Тимоша смотрела непонимающе. Крючков стал уже не бледный, а белый и выговорил с усилием:

– Ничего. Пойдемте. Ничего.

И увел обеих женщин.

…Спустя много лет вышел сборник воспоминаний о Горьком, в котором были собраны заметки людей, бывших при нем до исхода его жизни. Была там и статеечка под именем «М.И. Будберг» о последней его ночи – и это единственные письменно зафиксированные воспоминания Муры об ее общении с Горьким. В них она называет себя «М.И.»:

«Ночью (то есть с 17 на 18 июня) уснул. Во сне ему стало плохо. Задыхался. Часто просыпался. Выплевывал лекарство. Пускал пузыри в стакан. В горле клокотала мокрота, не мог отхаркивать. М.И. сказала: «А вы кашляйте… вот так». Стало легче. Пошла кровь… Начался бред. Сперва довольно связный, то и дело переходящий в логическую, обычную форму мышления, а потом все более бессвязный и бурный…
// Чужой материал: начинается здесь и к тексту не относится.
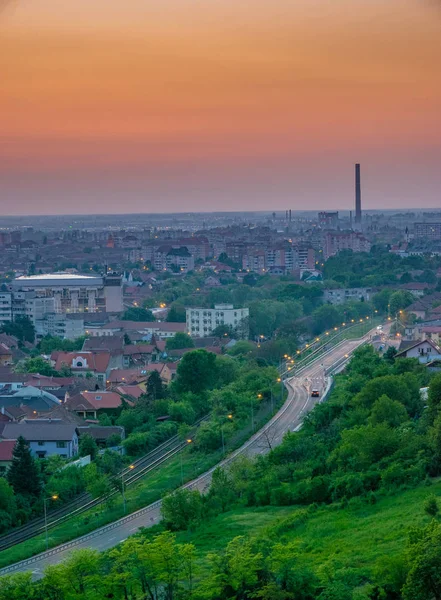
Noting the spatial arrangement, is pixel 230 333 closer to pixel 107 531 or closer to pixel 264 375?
pixel 264 375

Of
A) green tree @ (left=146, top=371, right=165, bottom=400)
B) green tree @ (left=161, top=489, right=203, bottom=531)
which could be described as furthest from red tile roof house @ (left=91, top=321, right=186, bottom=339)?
→ green tree @ (left=161, top=489, right=203, bottom=531)

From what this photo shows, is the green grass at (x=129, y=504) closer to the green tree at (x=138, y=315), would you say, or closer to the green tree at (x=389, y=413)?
the green tree at (x=389, y=413)

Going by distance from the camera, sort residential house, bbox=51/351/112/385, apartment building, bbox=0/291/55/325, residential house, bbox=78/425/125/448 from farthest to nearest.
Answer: apartment building, bbox=0/291/55/325 < residential house, bbox=51/351/112/385 < residential house, bbox=78/425/125/448

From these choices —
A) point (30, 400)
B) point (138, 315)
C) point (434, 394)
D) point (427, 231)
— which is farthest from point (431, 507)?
point (427, 231)

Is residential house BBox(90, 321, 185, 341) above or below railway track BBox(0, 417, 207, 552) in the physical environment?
above

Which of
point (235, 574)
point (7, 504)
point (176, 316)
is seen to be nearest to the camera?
point (235, 574)

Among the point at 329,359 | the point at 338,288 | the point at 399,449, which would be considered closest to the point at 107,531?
the point at 399,449

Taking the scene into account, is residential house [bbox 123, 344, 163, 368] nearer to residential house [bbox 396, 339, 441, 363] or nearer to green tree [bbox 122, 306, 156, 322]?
green tree [bbox 122, 306, 156, 322]

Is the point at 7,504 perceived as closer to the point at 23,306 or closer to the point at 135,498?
the point at 135,498
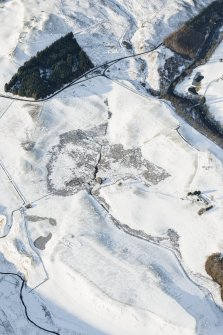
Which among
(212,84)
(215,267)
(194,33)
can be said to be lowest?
(215,267)

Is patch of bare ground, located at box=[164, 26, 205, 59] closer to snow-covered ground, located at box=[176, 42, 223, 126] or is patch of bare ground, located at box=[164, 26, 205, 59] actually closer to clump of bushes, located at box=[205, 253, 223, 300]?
snow-covered ground, located at box=[176, 42, 223, 126]

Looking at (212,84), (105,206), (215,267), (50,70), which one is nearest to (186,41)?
(212,84)

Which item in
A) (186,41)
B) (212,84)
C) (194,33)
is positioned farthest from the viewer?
(194,33)

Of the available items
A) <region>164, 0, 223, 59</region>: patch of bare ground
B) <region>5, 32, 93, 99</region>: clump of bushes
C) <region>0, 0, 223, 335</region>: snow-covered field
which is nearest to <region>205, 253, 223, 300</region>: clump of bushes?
<region>0, 0, 223, 335</region>: snow-covered field

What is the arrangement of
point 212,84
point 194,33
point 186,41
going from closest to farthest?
point 212,84, point 186,41, point 194,33

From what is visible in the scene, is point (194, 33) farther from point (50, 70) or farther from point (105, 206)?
point (105, 206)

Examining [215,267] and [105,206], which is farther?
[105,206]

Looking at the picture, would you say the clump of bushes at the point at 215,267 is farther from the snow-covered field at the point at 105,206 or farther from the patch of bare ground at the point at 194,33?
the patch of bare ground at the point at 194,33
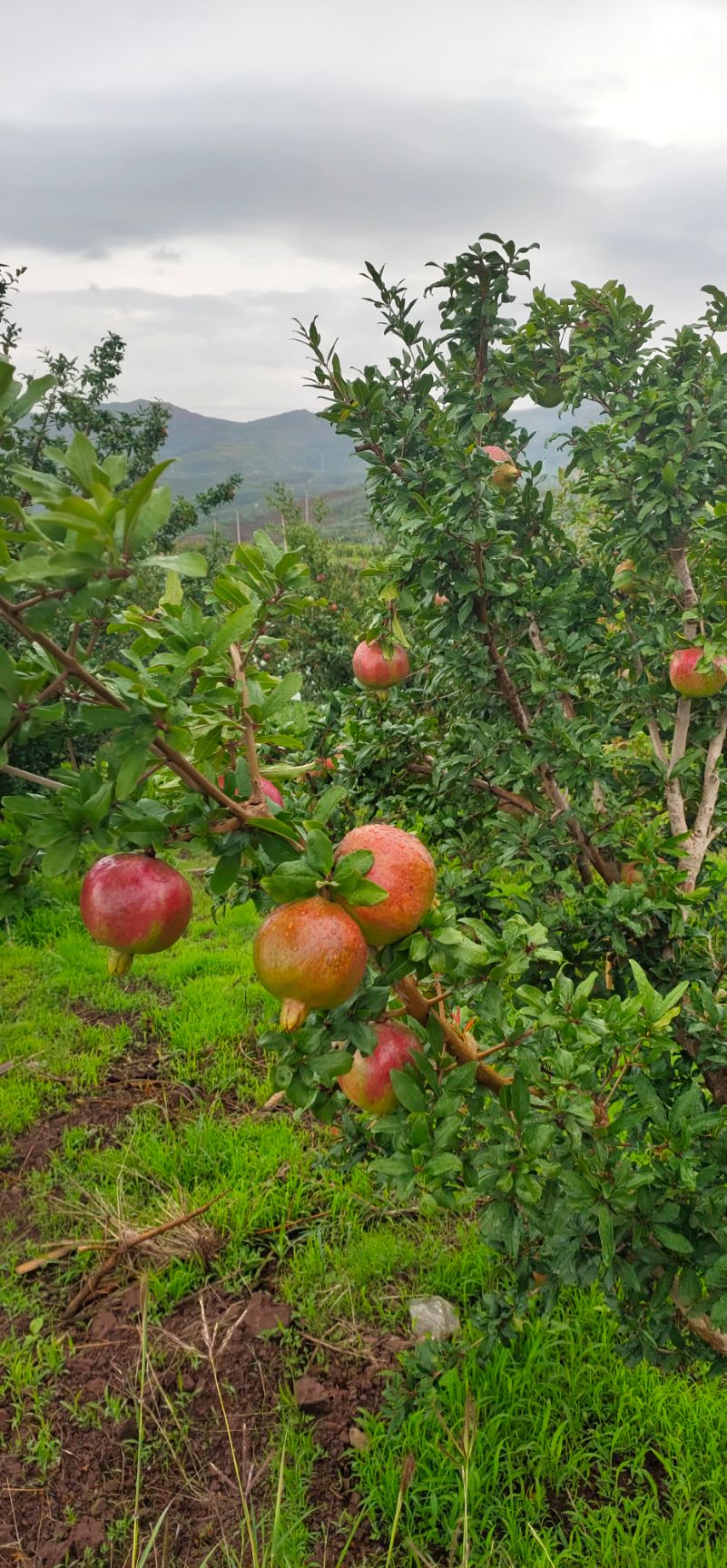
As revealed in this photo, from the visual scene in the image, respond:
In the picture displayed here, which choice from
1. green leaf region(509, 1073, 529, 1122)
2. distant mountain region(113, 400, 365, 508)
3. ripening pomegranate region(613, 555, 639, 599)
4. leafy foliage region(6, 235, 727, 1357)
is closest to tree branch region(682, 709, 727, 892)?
leafy foliage region(6, 235, 727, 1357)

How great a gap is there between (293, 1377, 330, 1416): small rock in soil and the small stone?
0.29m

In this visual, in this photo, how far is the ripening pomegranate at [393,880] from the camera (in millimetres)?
930

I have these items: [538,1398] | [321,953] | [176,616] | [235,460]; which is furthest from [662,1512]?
[235,460]

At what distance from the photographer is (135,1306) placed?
100 inches

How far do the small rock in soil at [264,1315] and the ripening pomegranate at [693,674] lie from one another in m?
1.97

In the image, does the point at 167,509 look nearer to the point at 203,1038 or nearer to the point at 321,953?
the point at 321,953

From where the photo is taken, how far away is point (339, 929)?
0.84 metres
Умирал тихо. Сидел в кресле, склонив голову на правое плечо. М.И. поддерживала его голову. Руки бессильно висели. Вздохнул два раза и скончался».

Всю ночь Мура пробыла наедине с Горьким и не вызвала врачей, даже когда начались кровохарканье и бред.
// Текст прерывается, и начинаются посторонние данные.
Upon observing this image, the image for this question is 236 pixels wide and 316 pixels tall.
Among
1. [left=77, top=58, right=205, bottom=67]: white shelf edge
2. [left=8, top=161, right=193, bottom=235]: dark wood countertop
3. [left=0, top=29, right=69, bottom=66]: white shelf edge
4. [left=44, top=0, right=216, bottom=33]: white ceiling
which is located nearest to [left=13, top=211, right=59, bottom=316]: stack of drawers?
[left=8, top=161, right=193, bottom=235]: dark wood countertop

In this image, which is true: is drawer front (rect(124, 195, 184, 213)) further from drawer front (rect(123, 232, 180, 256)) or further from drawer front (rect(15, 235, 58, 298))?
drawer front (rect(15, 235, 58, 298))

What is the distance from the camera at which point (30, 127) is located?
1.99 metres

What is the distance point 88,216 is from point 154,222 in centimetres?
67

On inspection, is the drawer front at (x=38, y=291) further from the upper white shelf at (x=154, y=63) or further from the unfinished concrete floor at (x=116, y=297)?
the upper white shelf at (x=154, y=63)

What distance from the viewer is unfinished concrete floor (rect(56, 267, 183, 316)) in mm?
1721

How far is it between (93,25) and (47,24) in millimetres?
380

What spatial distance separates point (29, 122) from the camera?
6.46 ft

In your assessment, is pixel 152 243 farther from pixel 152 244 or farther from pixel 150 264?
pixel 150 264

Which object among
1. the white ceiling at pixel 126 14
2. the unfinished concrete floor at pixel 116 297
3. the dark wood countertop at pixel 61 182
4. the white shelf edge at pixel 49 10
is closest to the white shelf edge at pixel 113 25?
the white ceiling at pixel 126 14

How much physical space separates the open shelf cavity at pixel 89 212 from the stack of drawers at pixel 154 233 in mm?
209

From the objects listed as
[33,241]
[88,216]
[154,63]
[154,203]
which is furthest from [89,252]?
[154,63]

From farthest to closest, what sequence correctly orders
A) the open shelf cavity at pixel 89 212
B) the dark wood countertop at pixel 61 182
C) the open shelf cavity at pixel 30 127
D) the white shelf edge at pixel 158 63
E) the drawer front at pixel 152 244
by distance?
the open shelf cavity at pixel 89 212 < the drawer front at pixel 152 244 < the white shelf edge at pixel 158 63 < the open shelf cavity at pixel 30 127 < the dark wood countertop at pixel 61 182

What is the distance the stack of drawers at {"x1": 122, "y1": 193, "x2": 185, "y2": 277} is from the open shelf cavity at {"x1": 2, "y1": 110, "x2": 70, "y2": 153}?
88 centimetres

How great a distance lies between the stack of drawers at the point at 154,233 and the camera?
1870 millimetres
Утром Липочка решилась-таки войти в спальню больного. Баронесса стояла у окна, прижимаясь лбом к стеклу. Увидев медсестру, она бросилась в другую комнату, рыдая, рухнула на диван, воскликнув:

– Теперь я вижу, что я его потеряла… Он уже не мой!

Мертвый Буревестник полусидел в кресле, свесив голову.
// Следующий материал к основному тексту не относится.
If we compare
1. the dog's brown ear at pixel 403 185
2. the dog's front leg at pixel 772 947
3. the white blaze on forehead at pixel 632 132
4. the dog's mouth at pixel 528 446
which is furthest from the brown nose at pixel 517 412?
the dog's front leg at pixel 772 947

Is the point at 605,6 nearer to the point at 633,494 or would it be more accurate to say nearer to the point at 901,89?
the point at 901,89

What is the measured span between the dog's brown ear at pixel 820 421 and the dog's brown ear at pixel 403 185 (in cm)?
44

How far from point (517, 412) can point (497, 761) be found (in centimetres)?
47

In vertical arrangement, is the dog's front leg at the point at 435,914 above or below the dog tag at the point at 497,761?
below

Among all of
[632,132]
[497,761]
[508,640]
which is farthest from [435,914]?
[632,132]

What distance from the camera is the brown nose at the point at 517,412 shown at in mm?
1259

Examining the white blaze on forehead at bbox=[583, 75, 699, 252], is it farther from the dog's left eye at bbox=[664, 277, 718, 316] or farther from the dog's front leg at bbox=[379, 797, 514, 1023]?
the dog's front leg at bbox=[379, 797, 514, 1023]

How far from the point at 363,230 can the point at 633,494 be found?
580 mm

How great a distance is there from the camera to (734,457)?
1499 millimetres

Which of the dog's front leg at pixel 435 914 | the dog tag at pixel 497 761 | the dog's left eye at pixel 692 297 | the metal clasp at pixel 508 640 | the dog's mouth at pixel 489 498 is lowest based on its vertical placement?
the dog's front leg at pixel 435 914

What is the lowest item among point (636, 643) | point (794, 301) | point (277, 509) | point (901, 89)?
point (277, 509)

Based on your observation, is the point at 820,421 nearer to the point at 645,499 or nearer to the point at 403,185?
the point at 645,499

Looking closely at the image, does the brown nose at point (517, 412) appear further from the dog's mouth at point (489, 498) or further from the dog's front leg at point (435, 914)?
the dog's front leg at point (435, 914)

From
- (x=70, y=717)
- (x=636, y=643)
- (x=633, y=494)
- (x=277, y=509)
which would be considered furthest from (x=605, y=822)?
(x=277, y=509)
В той же книге помещены воспоминания Липочки – Ольги Чертковой. В свете вышеизложенного они просто-таки трогательны:

«16 июня мне сказали доктора, что начался отек легких. Я приложила ухо к его груди послушать – правда ли? Вдруг как он меня обнимет крепко, как здоровый, и поцеловал. Так мы с ним и простились. Больше он в сознание не приходил. Последнюю ночь была сильная гроза. У него началась агония. Собрались все близкие. Все время давали ему кислород. За ночь дали 300 мешков с кислородом, передавали конвейером прямо с грузовика, по лестнице, в спальню. Умер в 11 часов. Умер тихо. Только задыхался. Вскрытие производили в спальне, вот на этом столе. Приглашали меня. Я не пошла. Чтобы я пошла смотреть, как его будут потрошить? Оказалось, что у него плевра приросла, как корсет. И, когда ее отдирали, она ломалась, до того обызвестковалась. Недаром, когда я его, бывало, брала за бока, он говорил: «Не тронь, мне больно!»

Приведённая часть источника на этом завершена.